**Request:** In the material below, starting at the line containing "Taking a look at" and ending at the line containing "Within the list", give those lines again with "green field" replaced by "grassy lawn" and everything else left the same.

**Dataset entries:**
-------

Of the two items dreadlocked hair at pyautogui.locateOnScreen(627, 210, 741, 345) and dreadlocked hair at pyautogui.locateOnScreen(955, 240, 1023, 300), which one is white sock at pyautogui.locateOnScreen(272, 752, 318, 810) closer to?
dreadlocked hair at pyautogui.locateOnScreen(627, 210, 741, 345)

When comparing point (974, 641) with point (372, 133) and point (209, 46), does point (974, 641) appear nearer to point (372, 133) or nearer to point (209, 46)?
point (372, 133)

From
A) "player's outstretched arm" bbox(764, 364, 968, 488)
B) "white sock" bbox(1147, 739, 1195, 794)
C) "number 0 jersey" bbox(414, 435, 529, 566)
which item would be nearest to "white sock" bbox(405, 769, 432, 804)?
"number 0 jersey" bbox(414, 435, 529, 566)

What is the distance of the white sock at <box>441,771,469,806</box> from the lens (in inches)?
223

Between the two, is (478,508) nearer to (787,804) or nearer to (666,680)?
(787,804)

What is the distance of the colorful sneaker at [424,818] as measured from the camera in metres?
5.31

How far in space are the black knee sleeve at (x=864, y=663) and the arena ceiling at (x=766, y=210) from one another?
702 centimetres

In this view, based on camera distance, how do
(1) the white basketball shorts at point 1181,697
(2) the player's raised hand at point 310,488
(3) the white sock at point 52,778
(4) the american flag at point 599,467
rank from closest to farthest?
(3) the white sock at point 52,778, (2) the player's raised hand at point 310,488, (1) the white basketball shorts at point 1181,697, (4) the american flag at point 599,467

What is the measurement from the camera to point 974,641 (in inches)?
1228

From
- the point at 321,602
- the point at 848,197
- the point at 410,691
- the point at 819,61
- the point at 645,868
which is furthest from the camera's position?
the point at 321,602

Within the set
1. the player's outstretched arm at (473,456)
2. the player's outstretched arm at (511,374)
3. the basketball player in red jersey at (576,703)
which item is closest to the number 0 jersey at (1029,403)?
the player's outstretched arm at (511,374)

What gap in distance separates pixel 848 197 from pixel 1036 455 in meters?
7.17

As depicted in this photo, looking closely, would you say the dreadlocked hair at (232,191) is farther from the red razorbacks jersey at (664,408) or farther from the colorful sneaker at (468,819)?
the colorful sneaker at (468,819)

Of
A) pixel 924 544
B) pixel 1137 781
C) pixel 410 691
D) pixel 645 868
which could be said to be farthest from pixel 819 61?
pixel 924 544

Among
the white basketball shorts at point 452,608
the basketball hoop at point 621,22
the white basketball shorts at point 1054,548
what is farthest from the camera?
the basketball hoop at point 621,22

-------

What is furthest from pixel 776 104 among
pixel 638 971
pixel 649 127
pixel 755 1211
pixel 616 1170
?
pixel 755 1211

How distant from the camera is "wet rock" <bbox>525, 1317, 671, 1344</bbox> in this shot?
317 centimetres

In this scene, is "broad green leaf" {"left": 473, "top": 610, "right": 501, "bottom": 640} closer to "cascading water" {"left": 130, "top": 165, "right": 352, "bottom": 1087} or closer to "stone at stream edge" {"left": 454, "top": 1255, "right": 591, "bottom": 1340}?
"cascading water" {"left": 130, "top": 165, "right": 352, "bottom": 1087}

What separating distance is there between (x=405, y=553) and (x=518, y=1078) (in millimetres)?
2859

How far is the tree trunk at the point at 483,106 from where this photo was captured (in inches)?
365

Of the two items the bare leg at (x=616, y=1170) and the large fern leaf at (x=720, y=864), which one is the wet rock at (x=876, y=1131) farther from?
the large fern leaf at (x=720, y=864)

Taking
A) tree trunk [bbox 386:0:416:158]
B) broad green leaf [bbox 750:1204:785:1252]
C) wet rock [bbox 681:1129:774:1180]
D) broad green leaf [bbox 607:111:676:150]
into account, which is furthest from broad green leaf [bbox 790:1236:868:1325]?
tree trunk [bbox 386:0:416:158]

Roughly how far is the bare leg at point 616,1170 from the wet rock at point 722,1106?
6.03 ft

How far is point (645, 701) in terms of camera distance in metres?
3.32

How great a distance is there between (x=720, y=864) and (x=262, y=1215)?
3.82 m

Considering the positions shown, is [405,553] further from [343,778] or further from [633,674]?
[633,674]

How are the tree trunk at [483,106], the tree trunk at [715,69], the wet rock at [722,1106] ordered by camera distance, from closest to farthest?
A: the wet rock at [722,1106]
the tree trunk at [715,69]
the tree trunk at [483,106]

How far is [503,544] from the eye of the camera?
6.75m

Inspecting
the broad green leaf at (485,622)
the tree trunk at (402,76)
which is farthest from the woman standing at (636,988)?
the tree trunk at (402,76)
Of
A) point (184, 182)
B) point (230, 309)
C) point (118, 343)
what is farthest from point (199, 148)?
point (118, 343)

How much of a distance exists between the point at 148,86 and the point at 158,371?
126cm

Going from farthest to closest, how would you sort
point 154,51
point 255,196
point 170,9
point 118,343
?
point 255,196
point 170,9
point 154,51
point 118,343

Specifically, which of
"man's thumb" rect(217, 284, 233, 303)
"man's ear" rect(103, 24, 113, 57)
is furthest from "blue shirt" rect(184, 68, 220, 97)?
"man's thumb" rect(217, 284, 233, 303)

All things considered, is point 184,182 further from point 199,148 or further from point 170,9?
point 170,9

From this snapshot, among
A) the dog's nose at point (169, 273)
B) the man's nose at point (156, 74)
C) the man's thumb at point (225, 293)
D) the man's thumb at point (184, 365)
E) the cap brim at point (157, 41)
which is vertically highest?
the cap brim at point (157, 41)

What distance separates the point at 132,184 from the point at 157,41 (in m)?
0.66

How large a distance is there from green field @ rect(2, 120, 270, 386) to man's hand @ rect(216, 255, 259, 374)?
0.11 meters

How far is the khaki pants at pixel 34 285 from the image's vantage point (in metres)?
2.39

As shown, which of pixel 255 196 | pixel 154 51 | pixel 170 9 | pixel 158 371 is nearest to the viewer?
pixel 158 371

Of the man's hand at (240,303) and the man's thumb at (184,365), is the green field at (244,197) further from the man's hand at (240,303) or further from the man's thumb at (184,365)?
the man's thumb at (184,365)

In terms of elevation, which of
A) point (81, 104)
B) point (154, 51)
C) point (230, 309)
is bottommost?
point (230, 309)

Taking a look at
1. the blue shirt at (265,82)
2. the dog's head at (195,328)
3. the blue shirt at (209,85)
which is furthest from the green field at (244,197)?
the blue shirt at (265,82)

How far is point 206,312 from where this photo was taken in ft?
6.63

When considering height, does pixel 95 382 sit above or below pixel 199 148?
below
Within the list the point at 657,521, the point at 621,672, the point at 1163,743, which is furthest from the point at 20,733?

-------

**Answer to this exercise:**
Taking a look at
1. the blue shirt at (265,82)
2. the dog's head at (195,328)
3. the blue shirt at (209,85)
which is furthest from the grassy lawn at (244,197)?
the blue shirt at (265,82)

How far is point 206,312 from where this photo was taken in ft?
6.63

When considering height, does pixel 95 382 sit above or below pixel 199 148?
below
Within the list the point at 657,521, the point at 621,672, the point at 1163,743, which is furthest from the point at 20,733?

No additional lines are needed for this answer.